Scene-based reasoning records

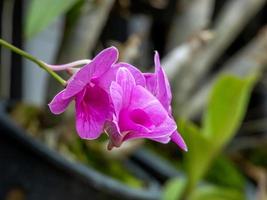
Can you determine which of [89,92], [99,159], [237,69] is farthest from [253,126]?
[89,92]

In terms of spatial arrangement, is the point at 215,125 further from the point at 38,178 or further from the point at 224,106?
the point at 38,178

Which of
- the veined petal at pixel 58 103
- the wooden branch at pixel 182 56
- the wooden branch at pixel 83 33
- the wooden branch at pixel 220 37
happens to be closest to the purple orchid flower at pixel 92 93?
the veined petal at pixel 58 103

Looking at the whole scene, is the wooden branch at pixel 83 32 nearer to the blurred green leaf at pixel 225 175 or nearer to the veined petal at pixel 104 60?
the blurred green leaf at pixel 225 175

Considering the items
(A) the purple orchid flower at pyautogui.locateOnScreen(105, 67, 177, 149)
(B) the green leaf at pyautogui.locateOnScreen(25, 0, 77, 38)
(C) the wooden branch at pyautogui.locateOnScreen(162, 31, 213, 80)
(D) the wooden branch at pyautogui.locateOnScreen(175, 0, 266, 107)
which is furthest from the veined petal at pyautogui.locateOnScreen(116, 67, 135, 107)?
(D) the wooden branch at pyautogui.locateOnScreen(175, 0, 266, 107)

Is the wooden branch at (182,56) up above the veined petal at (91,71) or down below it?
below

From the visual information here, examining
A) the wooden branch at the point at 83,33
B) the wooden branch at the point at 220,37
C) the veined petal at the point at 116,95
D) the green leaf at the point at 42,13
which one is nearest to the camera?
the veined petal at the point at 116,95

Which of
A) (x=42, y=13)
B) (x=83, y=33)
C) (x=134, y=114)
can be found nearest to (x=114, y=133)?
(x=134, y=114)

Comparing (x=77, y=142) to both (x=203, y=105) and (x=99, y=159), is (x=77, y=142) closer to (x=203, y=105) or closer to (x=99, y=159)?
(x=99, y=159)
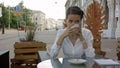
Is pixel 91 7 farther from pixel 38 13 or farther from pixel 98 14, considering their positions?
pixel 38 13

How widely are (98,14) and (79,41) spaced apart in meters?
2.96

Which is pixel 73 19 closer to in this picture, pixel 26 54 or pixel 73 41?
pixel 73 41

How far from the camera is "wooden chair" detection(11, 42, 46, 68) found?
21.3 feet

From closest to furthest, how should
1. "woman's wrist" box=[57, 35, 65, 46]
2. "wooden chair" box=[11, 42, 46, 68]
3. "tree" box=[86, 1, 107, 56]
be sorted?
"woman's wrist" box=[57, 35, 65, 46] → "wooden chair" box=[11, 42, 46, 68] → "tree" box=[86, 1, 107, 56]

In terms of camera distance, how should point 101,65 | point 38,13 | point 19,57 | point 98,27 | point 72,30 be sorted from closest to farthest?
1. point 101,65
2. point 72,30
3. point 19,57
4. point 98,27
5. point 38,13

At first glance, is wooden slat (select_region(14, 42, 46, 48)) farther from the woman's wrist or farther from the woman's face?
the woman's face

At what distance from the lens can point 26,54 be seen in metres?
6.66

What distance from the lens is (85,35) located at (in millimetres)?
4270

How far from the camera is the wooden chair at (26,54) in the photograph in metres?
6.48

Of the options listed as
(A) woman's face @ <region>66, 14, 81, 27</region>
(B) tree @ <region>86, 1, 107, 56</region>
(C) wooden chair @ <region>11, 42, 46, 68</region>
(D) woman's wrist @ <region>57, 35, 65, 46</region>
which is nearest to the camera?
(A) woman's face @ <region>66, 14, 81, 27</region>

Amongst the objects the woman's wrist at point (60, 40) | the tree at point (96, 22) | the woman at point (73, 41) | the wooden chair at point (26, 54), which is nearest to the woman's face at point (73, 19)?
the woman at point (73, 41)

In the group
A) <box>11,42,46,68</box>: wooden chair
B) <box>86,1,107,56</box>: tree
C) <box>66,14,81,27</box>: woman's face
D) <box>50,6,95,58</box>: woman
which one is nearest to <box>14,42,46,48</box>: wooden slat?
<box>11,42,46,68</box>: wooden chair

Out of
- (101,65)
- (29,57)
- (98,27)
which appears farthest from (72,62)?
(98,27)

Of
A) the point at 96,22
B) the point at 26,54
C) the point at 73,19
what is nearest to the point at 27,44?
the point at 26,54
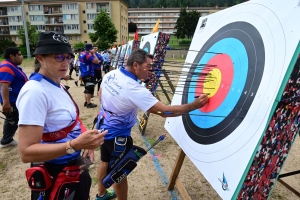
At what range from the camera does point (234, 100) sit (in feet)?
5.41

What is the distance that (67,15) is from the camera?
159 ft

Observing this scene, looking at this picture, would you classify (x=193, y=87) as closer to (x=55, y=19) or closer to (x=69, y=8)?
(x=69, y=8)

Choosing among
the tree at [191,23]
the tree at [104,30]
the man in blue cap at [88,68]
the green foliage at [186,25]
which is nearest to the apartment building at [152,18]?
the tree at [191,23]

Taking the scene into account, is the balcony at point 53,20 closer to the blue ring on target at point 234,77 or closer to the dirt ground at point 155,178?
the dirt ground at point 155,178

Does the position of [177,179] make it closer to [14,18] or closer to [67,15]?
[67,15]

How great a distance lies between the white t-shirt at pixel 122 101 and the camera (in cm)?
187

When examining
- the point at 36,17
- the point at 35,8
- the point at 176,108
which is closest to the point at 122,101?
the point at 176,108

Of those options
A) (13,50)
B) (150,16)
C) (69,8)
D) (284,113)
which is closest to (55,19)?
(69,8)

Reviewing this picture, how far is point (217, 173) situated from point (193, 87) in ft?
3.22

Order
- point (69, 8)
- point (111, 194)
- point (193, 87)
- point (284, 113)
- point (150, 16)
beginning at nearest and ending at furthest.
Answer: point (284, 113) < point (193, 87) < point (111, 194) < point (69, 8) < point (150, 16)

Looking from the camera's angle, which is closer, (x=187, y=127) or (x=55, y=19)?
(x=187, y=127)

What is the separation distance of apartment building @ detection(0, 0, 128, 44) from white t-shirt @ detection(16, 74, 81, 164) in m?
47.0

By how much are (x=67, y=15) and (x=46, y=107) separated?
177 feet

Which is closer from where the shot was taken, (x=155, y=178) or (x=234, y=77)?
(x=234, y=77)
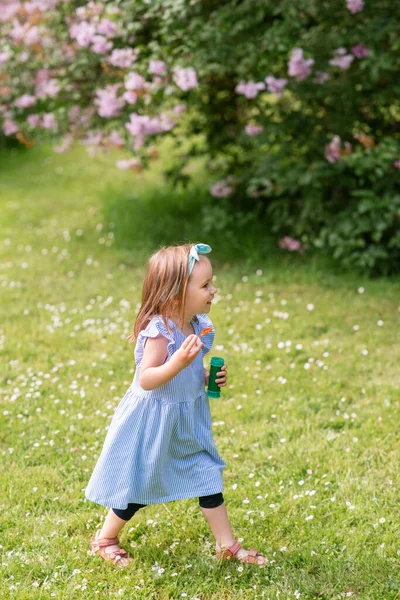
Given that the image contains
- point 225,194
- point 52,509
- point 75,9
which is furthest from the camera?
point 225,194

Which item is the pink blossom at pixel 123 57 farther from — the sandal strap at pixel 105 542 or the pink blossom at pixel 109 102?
the sandal strap at pixel 105 542

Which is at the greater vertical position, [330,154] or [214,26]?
[214,26]

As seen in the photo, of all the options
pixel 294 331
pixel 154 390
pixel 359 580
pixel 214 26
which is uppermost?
pixel 214 26

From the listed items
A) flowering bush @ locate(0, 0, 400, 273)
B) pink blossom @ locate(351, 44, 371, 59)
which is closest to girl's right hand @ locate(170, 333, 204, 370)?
flowering bush @ locate(0, 0, 400, 273)

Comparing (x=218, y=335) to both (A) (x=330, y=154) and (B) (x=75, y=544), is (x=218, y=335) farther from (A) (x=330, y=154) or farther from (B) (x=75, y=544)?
(B) (x=75, y=544)

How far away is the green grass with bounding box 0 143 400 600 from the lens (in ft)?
9.27

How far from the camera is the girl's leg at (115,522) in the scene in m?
2.88

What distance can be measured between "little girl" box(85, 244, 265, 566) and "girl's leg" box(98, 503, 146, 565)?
0.02 meters

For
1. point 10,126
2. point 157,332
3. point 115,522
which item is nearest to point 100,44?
point 10,126

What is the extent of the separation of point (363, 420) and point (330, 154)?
107 inches

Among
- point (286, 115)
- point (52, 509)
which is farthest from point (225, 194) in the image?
point (52, 509)

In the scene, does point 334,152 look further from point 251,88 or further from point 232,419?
point 232,419

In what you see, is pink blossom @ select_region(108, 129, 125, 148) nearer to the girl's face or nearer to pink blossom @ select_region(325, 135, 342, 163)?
pink blossom @ select_region(325, 135, 342, 163)

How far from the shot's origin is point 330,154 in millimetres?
5973
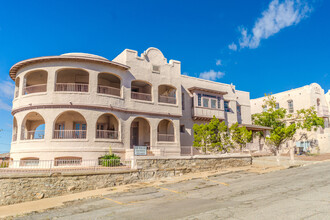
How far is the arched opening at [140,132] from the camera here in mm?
23641

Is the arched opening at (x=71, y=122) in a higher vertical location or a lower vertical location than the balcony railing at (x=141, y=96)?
lower

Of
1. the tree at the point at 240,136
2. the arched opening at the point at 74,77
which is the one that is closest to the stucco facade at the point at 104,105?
the arched opening at the point at 74,77

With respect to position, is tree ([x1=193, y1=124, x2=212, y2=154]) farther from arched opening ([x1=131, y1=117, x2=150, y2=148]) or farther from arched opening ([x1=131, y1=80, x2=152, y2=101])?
arched opening ([x1=131, y1=80, x2=152, y2=101])

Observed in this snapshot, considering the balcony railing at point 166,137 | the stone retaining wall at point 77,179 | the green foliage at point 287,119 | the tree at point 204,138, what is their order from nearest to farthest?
the stone retaining wall at point 77,179
the tree at point 204,138
the balcony railing at point 166,137
the green foliage at point 287,119

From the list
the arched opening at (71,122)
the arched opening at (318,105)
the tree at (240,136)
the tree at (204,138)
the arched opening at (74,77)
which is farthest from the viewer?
the arched opening at (318,105)

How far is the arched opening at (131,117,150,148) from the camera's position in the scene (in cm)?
2364

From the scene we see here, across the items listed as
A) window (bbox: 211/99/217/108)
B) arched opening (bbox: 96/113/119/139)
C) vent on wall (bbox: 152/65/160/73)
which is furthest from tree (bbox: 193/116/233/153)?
arched opening (bbox: 96/113/119/139)

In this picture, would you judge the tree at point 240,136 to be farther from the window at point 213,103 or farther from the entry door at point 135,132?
the entry door at point 135,132

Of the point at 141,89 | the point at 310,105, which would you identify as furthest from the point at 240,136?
the point at 310,105

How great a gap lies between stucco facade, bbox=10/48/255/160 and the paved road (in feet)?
22.4

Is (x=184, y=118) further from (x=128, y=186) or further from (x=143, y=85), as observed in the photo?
(x=128, y=186)

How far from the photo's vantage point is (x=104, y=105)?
19.8m

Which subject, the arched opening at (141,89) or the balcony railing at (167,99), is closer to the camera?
the arched opening at (141,89)

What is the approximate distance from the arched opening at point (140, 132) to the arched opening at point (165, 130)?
1.23 metres
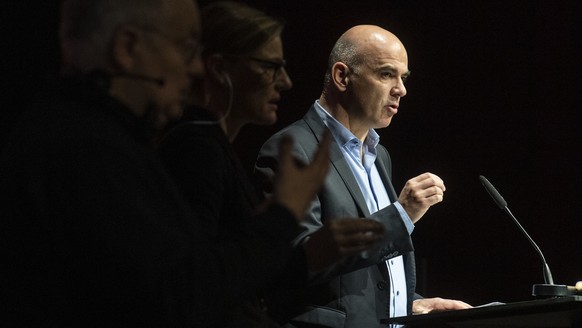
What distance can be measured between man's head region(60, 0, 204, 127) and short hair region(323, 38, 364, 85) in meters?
1.58

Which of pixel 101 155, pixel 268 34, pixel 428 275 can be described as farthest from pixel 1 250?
pixel 428 275

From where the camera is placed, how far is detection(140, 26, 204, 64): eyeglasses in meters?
1.21

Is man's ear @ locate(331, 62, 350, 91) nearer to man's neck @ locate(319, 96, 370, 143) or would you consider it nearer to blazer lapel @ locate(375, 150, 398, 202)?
man's neck @ locate(319, 96, 370, 143)

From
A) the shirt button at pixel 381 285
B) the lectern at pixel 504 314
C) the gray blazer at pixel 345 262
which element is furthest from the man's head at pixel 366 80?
the lectern at pixel 504 314

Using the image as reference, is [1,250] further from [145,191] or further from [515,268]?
[515,268]

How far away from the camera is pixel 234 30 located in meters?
1.59

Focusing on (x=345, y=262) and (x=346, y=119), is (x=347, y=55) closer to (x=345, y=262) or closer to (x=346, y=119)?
(x=346, y=119)

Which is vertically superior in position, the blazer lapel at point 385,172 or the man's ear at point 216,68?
the man's ear at point 216,68

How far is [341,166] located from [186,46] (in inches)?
48.5

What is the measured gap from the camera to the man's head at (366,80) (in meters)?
2.70

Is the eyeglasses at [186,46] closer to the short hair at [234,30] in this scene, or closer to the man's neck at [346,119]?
the short hair at [234,30]

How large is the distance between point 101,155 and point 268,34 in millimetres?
626

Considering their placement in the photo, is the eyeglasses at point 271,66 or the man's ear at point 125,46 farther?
the eyeglasses at point 271,66

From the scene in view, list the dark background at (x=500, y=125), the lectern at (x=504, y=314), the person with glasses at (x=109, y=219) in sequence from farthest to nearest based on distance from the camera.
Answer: the dark background at (x=500, y=125) < the lectern at (x=504, y=314) < the person with glasses at (x=109, y=219)
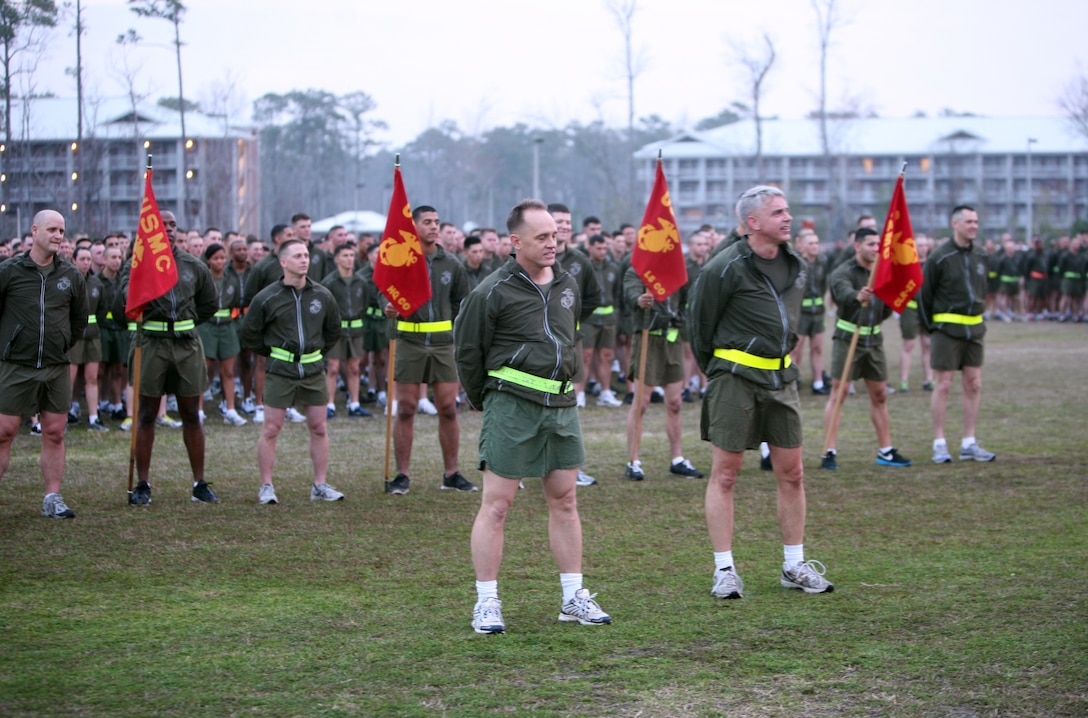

# Stated task
Locate each line in the data above that includes the string "chair", and copy those lines.

# Finished exercise
How far from the camera is "wooden chair" detection(11, 42, 46, 68) found?
2. "wooden chair" box=[11, 42, 46, 68]
"woman's wrist" box=[57, 35, 65, 46] → "wooden chair" box=[11, 42, 46, 68] → "tree" box=[86, 1, 107, 56]
How far from the camera is the wooden chair at (26,54) in the photograph in metres?
(C) wooden chair @ <region>11, 42, 46, 68</region>
Amongst the objects the woman's wrist at point (60, 40) | the tree at point (96, 22) | the woman at point (73, 41) | the wooden chair at point (26, 54), which is nearest to the woman's face at point (73, 19)?
A) <box>11,42,46,68</box>: wooden chair
<box>11,42,46,68</box>: wooden chair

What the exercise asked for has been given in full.